There are even code points like U+FDFD (๏ทฝ) which are often rendered multiple columns wide. In fact, in my monospace font in my text editor, that character is rendered almost 12 columns wide. Yes, โalmostโ, subsequent characters get offset a tiny bit. I donโt know why.
I do have this list of scripts I mentally check against whenever I'm reasoning about Unicode:
Arabic or Hebrew for RTL and beginning/medial/end forms (arabic also has "isolated" forms) Arabic for ligatureyness/glyph complexity Some Indic script for ligatureyness/glyph complexity, and massive use of combining characters, including the double-ended virama combiner. Infinite length combining sequences. Korean (Hangul) for the combining jamo system. Infinite length combining sequences (though these are never displayed beyond standard Korean syllable blocks, so it's less important) Han scripts for variation selectors, halfwidth/fullwidth, and language disambiguation troubles. Also omg so many glyphs. If dealing with displaying text, think of a Han script and Mongolian, which are written in different directions (vertical, sideways, etc) Thai or other scripts from that peninsula (not counting Vietnamese scripts), because they don't use spaces to break words. Emoji because despite the immense complexity of human language, Emoji still managed to get a bunch of special casing in various parts of the unicode spec. Infinite length combining sequences. Latin for locale-dependent case operations (Turkish i, German ร)
Very nice article that shows clearly that the problem is Unicode itself.
There shouldn't be any of this. No code points, no grapheme clusters, no extended grapheme clusters, no combining of characters etc.
All that should exist is an array of different symbols. Each symbol should be on its own. So you want, for example, 'ฯ'? Different character from 'o', not 'o' combined with '.

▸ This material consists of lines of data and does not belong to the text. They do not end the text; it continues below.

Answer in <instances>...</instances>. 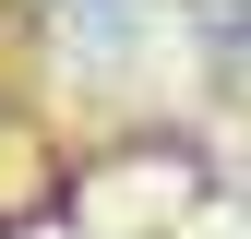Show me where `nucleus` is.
Instances as JSON below:
<instances>
[{
	"label": "nucleus",
	"instance_id": "2",
	"mask_svg": "<svg viewBox=\"0 0 251 239\" xmlns=\"http://www.w3.org/2000/svg\"><path fill=\"white\" fill-rule=\"evenodd\" d=\"M0 36H12V0H0Z\"/></svg>",
	"mask_w": 251,
	"mask_h": 239
},
{
	"label": "nucleus",
	"instance_id": "1",
	"mask_svg": "<svg viewBox=\"0 0 251 239\" xmlns=\"http://www.w3.org/2000/svg\"><path fill=\"white\" fill-rule=\"evenodd\" d=\"M48 215H72V156L48 143V120L24 96H0V239L48 227Z\"/></svg>",
	"mask_w": 251,
	"mask_h": 239
}]
</instances>
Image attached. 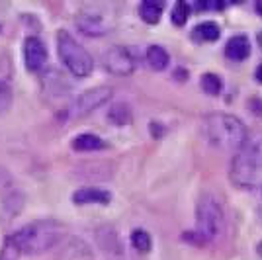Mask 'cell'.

๐บ๐ธ๐บ๐ธ๐บ๐ธ๐บ๐ธ๐บ๐ธ๐บ๐ธ๐บ๐ธ๐บ๐ธ๐บ๐ธ๐บ๐ธ๐บ๐ธ๐บ๐ธ๐บ๐ธ๐บ๐ธ๐บ๐ธ๐บ๐ธ๐บ๐ธ๐บ๐ธ๐บ๐ธ๐บ๐ธ๐บ๐ธ๐บ๐ธ๐บ๐ธ๐บ๐ธ๐บ๐ธ๐บ๐ธ๐บ๐ธ๐บ๐ธ๐บ๐ธ๐บ๐ธ๐บ๐ธ๐บ๐ธ๐บ๐ธ๐บ๐ธ๐บ๐ธ๐บ๐ธ๐บ๐ธ๐บ๐ธ๐บ๐ธ I claim these dubz in the name of the United States of America ๐บ๐ธ๐บ๐ธ๐บ๐ธ๐บ๐ธ๐บ๐ธ๐บ๐ธ๐บ๐ธ๐บ๐ธ๐บ๐ธ๐บ๐ธ๐บ๐ธ๐บ๐ธ๐บ๐ธ๐บ๐ธ๐บ๐ธ๐บ๐ธ๐บ๐ธ๐บ๐ธ๐บ๐ธ๐บ๐ธ๐บ๐ธ๐บ๐ธ๐บ๐ธ๐บ๐ธ๐บ๐ธ๐บ๐ธ๐บ๐ธ๐บ๐ธ๐บ๐ธ๐บ๐ธ๐บ๐ธ๐บ๐ธ๐บ๐ธ๐บ๐ธ๐บ๐ธ๐บ๐ธ๐บ๐ธ๐บ๐ธ๐บ๐ธ
1. Overly specific. Is the proposed character overly specific? For example, ๐ฃ SUSHI represents sushi in general, although images frequently show a specific type, such as Maguro. Adding SABA, HAMACHI, SAKE, AMAEBI and others would be overly specific.
2. Open-ended. Is it just one of many, with no special reason to favor it over others of that type?
3. Already Representable. Can the concept be represented by another emoji or sequence?
ALL MENSES ARE PROGRAM WITH COMPUTER. SPECIFICALLY HASKELL. 21.
Name:
Anonymous2017-02-03 21:15
>>539 The three first factors for exclusion say the same thing, isn't that overly specific? And don't get me started with the rest because they forbid emoji all together.